#### Images for object localization:
= = = = =

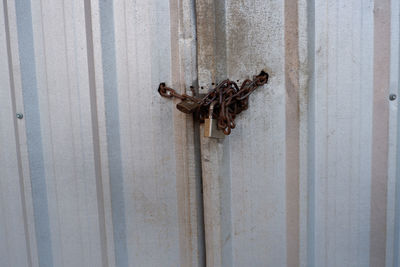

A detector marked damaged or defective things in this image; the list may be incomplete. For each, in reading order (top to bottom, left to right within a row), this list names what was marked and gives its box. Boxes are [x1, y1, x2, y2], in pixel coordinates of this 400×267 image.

rusty chain [157, 70, 268, 136]
rusty metal [157, 71, 268, 136]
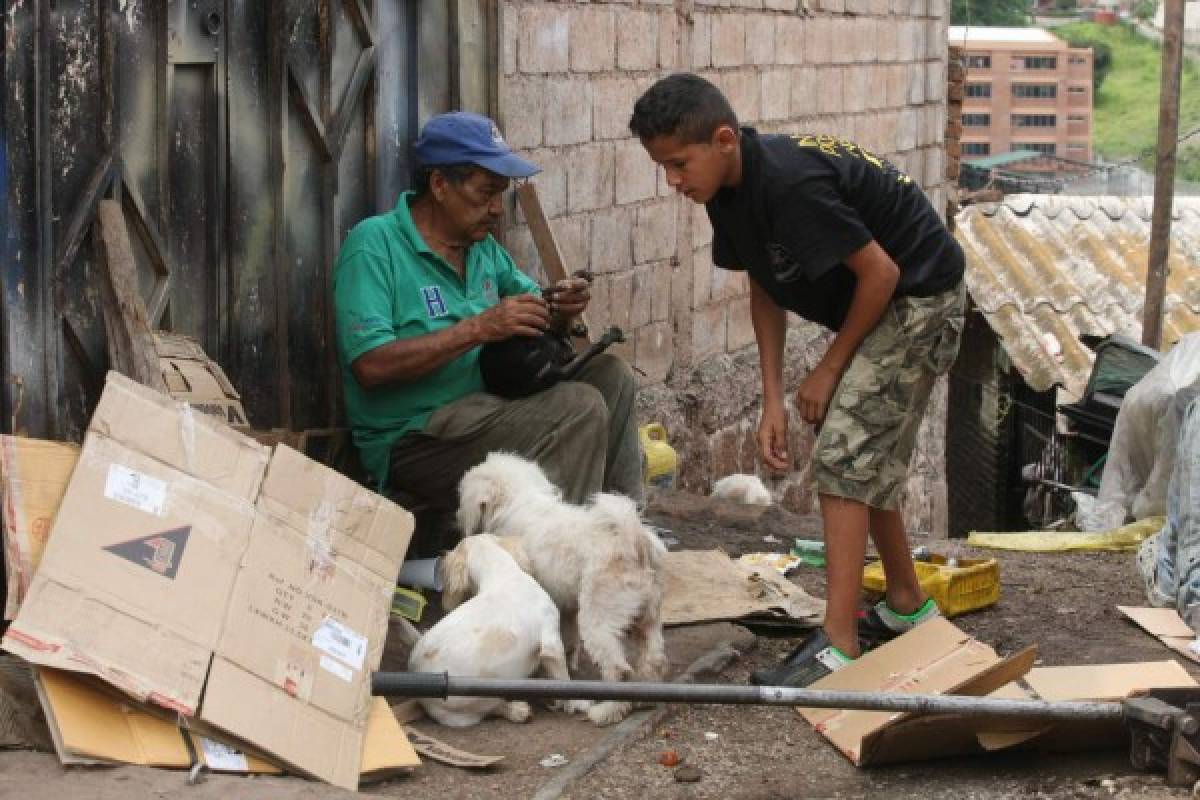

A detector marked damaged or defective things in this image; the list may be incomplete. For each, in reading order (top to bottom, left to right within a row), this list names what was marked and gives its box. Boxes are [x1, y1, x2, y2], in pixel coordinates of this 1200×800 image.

rusty metal sheet [955, 196, 1200, 398]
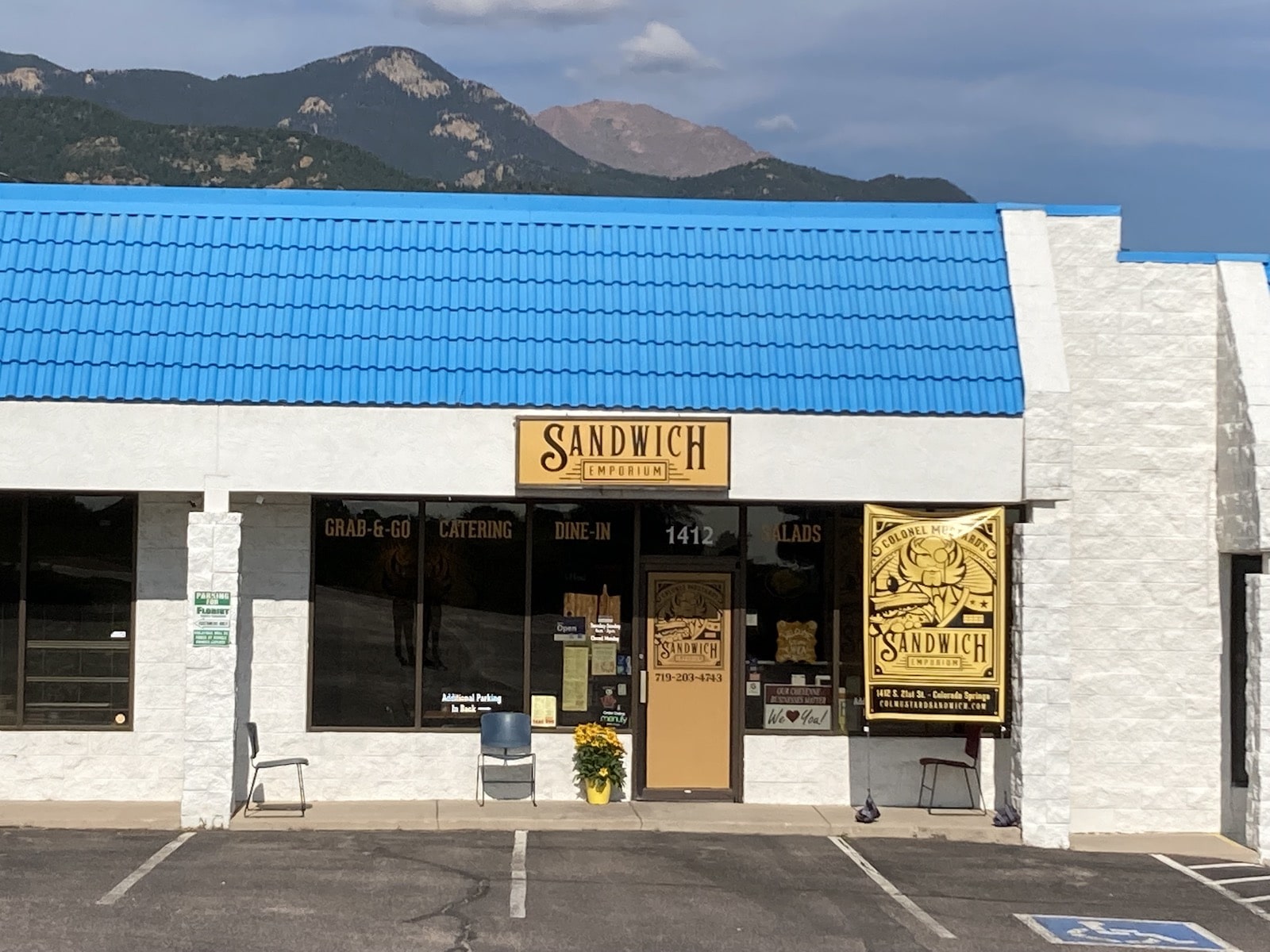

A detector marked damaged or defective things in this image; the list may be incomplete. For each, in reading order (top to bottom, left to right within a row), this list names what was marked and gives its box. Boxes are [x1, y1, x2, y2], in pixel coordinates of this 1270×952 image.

crack in asphalt [371, 847, 490, 952]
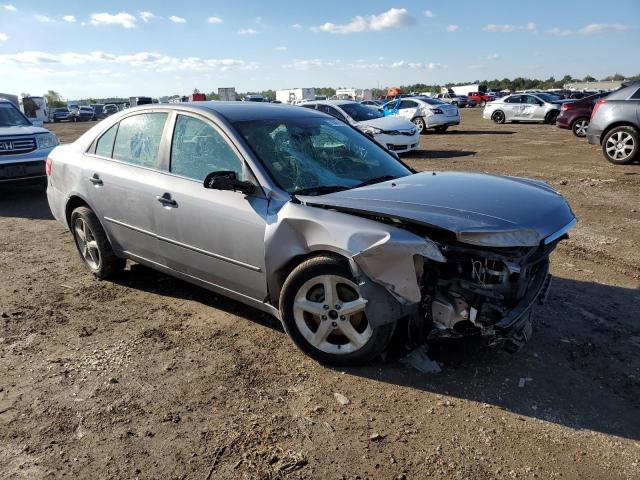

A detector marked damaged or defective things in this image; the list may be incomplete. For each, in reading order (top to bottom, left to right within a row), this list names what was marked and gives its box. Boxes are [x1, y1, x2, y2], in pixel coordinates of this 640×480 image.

wrecked vehicle [43, 101, 576, 364]
damaged silver sedan [45, 101, 576, 364]
crumpled hood [360, 116, 416, 132]
crumpled hood [298, 172, 576, 248]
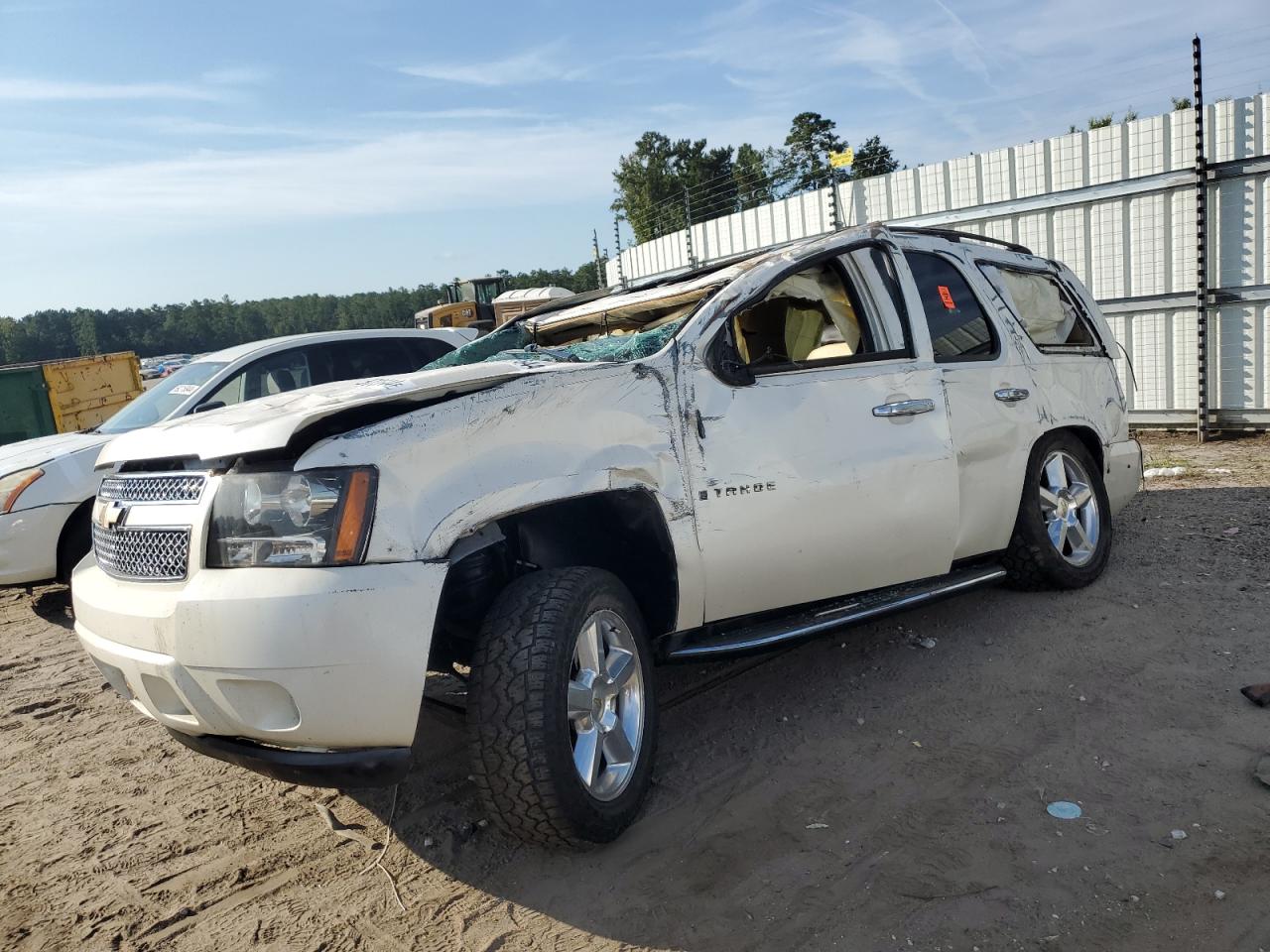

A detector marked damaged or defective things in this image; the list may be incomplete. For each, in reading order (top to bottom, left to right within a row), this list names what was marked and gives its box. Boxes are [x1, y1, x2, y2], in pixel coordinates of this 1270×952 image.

shattered windshield [421, 269, 746, 375]
damaged hood [93, 360, 538, 469]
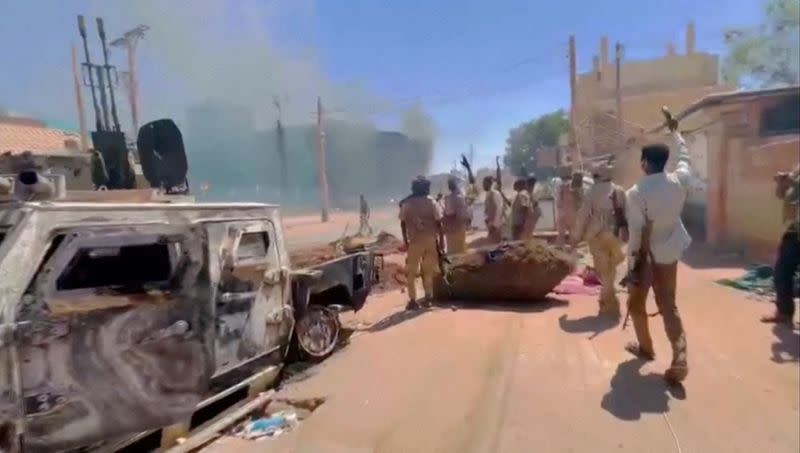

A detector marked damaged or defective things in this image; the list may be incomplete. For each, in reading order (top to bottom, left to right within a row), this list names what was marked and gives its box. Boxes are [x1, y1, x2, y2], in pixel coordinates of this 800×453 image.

burnt window frame [756, 94, 800, 137]
burned-out vehicle [0, 175, 378, 450]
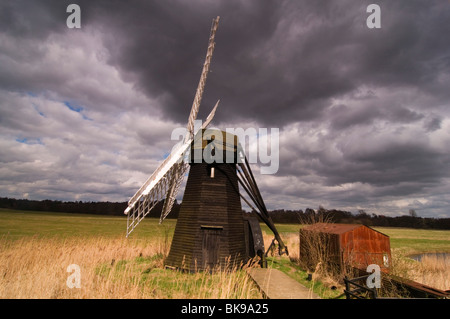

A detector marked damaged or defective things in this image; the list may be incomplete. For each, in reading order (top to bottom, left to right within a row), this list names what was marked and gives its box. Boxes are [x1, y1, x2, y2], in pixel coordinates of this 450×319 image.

= = = = =

Restate the records above verbatim. Pictures stay out.

A detector marked damaged or defective things in this image; the list may be incomplete. For each, in reading order (top to bottom, left to right within a row), this list names what was marked and gives its box. Boxes are [x1, y1, x2, y2], in pixel coordinates of this 400×267 image.

rusty chain [157, 70, 268, 136]
rusty metal [157, 71, 268, 136]

A detector marked damaged or defective things in this image; the list may be incomplete. For each, in reading order (top to bottom, left to right within a row), this list names what was marked and gives its box. Boxes are [x1, y1, x2, y2], in pixel coordinates of this 1200×800 image.

rusty metal sheet [955, 196, 1200, 398]

A detector marked damaged or defective things in this image; the list may be incomplete. For each, in reading order (top to bottom, left to right within a row), this list names what was marked and gives its box. Boxes are [x1, y1, x2, y2], in pixel coordinates of this 1270×952 image.

crack in asphalt [371, 847, 490, 952]

A detector marked damaged or defective things in this image; the list may be incomplete. For each, in reading order (top to bottom, left to right within a row), this list names what was marked and gives its box. Boxes are [x1, y1, x2, y2], in pixel coordinates of this 640×480 image.

wrecked vehicle [43, 101, 576, 364]
damaged silver sedan [45, 101, 576, 364]
crumpled hood [360, 116, 416, 132]
crumpled hood [298, 172, 576, 248]

A detector marked damaged or defective things in this image; the list may be incomplete. For each, in reading order (top to bottom, left to right within a row), this list names what was marked and gives its box. Boxes are [x1, y1, x2, y2], in pixel coordinates of this 1270×952 image.

shattered windshield [421, 269, 746, 375]
damaged hood [93, 360, 538, 469]

A detector marked damaged or defective things in this image; the list may be incomplete. For each, in reading order (top to bottom, left to right within a row), this list names what was marked and gives its box. Boxes are [x1, y1, x2, y2], in pixel coordinates of this 800×453 image.

burnt window frame [756, 94, 800, 137]
burned-out vehicle [0, 175, 378, 450]

A detector marked damaged or defective things in this image; the list may be incomplete. For each, in reading order (top to bottom, left to right within a row), this list names what was marked and gives its box. Boxes are [x1, y1, x2, y2], in pixel coordinates of this 450×319 image.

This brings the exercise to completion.